The vowel change rules in Hiaki are fairly complex, and the forms of affixes often vary in slight ways depending on the root. The transducer needs to be improved by first identifying the regularities and patterns in the alternation of affixes, then implementing them, probably through .twol. Currently some such patterns are implemented, but normally the transducer overgenerates, placing every form of a given affix on any root. There are also likely many forms not yet encountered which need to be put in the transducer.

Root Change Rules

Many roots in Hiaki change form due to a variety of reasons, from number suppletion to the presence of a derivational suffix to being incorporated with another word to apparently idiosyncratic changes based on specific suffixes, such as wohoʼoria-po and wohoʼok-u, both of which mean `in a hole' but which have slightly different roots in addition to different locative suffixes. Before the transducer can be improved to understand these changes, it must be better understood what exactly conditions them. This requires research into the work done on Hiaki and possibly consultation with speakers.

Dealing with Spanish

A large amount of text available in Hiaki comes from transcribed interviews with native speakers, who often switch briefly into Spanish while speaking Hiaki. Several very common Spanish words are included in the transducer as loanwords, but there may be a better way to deal with switching into Spanish.

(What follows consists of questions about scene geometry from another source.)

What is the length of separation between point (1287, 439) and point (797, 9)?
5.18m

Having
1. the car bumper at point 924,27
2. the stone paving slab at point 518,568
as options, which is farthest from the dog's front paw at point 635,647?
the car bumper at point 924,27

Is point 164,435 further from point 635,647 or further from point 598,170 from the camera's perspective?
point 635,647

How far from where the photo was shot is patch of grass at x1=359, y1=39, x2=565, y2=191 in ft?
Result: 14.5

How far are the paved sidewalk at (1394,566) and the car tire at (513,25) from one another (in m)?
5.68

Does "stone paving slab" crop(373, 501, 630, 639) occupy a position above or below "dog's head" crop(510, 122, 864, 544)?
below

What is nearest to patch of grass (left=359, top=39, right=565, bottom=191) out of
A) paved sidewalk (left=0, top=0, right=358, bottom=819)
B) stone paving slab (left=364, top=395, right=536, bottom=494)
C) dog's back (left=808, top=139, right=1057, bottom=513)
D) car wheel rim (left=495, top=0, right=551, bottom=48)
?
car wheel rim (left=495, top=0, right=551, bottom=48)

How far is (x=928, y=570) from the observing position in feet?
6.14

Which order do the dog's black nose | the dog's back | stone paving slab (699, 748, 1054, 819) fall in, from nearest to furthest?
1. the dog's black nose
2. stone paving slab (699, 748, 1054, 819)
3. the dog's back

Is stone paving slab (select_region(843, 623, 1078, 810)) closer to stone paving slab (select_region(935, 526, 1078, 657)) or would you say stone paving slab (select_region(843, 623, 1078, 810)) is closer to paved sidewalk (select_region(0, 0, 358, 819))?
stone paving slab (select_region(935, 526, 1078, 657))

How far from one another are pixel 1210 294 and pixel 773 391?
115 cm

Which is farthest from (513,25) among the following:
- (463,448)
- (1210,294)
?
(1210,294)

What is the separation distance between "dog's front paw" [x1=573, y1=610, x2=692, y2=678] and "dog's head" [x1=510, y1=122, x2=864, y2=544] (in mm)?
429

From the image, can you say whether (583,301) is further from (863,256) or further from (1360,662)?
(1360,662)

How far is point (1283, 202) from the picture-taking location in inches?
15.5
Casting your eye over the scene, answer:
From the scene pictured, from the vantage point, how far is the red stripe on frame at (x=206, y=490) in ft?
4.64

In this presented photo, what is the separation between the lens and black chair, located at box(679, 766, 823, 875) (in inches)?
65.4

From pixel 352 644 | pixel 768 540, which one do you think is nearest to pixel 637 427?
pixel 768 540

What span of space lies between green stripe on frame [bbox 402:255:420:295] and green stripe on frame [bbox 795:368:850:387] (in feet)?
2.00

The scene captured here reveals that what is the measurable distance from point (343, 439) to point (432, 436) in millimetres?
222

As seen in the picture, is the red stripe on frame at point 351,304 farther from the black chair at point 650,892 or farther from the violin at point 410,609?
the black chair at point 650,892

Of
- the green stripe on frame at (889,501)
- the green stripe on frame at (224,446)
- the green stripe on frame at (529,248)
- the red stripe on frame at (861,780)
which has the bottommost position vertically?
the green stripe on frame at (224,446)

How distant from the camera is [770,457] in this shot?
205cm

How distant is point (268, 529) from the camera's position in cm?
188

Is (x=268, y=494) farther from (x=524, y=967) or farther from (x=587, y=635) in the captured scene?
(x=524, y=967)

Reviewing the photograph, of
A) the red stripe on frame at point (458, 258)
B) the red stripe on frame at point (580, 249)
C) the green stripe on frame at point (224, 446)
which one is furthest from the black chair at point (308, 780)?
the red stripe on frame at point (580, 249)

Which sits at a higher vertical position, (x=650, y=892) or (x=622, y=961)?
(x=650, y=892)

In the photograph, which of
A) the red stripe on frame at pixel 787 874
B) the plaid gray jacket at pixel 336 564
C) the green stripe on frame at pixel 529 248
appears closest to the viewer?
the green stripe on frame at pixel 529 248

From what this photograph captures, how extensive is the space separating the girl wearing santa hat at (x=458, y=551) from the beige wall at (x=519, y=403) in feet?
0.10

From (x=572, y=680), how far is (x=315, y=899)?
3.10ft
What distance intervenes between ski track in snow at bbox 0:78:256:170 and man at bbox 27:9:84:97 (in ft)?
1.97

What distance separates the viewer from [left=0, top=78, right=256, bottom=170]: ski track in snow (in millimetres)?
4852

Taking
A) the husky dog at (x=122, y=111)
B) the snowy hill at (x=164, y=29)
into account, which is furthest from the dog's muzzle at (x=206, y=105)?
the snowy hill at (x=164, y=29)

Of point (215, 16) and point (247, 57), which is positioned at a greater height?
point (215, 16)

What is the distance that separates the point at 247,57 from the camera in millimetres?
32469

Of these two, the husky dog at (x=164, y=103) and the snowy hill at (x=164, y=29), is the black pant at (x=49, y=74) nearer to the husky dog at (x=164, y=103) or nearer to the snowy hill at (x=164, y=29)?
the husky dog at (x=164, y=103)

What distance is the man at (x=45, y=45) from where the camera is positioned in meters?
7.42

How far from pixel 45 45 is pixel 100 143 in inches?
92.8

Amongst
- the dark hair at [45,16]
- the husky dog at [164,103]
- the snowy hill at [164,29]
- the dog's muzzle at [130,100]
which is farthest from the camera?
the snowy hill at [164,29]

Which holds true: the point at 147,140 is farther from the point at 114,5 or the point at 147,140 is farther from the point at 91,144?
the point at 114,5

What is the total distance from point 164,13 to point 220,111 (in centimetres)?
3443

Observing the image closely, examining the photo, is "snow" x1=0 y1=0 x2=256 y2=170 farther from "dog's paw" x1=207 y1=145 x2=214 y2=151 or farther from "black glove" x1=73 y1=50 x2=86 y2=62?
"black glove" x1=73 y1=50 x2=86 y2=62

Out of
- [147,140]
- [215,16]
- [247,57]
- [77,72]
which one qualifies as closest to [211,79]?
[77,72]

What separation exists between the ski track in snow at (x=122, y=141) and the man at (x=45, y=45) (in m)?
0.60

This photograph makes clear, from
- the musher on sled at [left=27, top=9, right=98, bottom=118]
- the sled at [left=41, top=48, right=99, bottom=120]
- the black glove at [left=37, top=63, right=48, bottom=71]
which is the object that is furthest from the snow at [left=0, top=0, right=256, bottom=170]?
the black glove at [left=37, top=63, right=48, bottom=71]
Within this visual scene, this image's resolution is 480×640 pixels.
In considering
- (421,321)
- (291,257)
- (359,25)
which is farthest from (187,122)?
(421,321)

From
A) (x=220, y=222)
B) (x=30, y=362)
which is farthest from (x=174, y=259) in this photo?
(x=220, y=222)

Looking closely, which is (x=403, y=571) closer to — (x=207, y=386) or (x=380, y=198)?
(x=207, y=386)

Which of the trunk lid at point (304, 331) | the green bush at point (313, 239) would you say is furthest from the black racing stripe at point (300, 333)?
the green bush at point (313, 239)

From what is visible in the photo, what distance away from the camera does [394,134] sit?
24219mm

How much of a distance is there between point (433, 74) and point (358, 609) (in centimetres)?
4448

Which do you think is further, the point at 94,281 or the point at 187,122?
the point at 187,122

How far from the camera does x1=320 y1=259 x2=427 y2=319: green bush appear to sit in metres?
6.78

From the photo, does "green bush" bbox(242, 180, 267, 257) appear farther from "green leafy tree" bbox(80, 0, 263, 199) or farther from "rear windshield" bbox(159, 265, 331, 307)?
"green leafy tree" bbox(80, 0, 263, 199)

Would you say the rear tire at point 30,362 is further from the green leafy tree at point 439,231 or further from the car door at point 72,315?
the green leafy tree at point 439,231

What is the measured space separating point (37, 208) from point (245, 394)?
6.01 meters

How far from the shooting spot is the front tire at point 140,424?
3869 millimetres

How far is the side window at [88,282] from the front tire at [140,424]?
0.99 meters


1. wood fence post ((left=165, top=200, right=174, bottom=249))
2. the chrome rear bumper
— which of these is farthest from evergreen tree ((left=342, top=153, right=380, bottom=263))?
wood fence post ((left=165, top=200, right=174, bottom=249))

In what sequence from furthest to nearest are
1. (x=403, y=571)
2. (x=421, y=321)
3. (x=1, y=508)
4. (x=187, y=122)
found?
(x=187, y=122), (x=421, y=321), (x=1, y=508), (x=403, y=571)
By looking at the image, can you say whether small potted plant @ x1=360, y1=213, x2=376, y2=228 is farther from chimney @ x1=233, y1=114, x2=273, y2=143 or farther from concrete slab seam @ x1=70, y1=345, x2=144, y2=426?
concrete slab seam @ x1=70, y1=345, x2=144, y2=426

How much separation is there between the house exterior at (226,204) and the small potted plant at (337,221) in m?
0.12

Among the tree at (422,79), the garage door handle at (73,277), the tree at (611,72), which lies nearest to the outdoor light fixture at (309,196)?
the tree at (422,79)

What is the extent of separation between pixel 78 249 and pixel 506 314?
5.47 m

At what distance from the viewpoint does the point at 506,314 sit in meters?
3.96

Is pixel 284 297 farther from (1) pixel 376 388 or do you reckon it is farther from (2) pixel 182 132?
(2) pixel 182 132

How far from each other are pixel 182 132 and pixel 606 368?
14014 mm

This should be considered going forward in the transducer's development.

Evaluation

Coverage was tested over a corpus (corpus/yaq.corpus.txt). Little text is readily available in Hiaki, so the corpus used only has 3254 words. To continue work on the transducer, it is likely a larger corpus would need to be compiled.

Currently, the transducer tokenizes 4018 words in the corpus (including punctuation), and has coverage 67.21%.

Precision and recall were evaluated on a small segment of 88 words of the corpus. The output of the transducer at the time of testing is stored, in CG format, in corpus/yaq.corpus.cg.txt; the correctly annotated version is stored in corpus/yaq.corpus.annotated.txt. Precision over this very small section was 80.53097%, and recall was 91.00000%. These high values were achieved because this is a well-understood section of the corpus (why it was chosen to be annotated), and thus the transducer is over-fit to it, having been built in reference to this part of the corpus. It was not feasible to measure precision and recall against a random part of the corpus, as the corpus is not well enough understood to be annotated.

The transducer was then modified to improve precision and recall on yaq.corpus.cg.txt. The new output, in CG format, is storied in corpus/yaq.corpus.cg.new.txt. A new annotated version was made as well at corpus/yaq.corpus.cg.annotated.txt, as the transducer was also updated to parse quotation marks, which are now included in the new CG formatted documents. The new annotated corpus only differs from the old one in that it includes quotation marks. After the modification, precision was 74.07407% and recall was 95.23810%. The reason precision decreased may have to do with certain forms, which previously were not analyzed at all, now receiving multiple possibly correct analyses.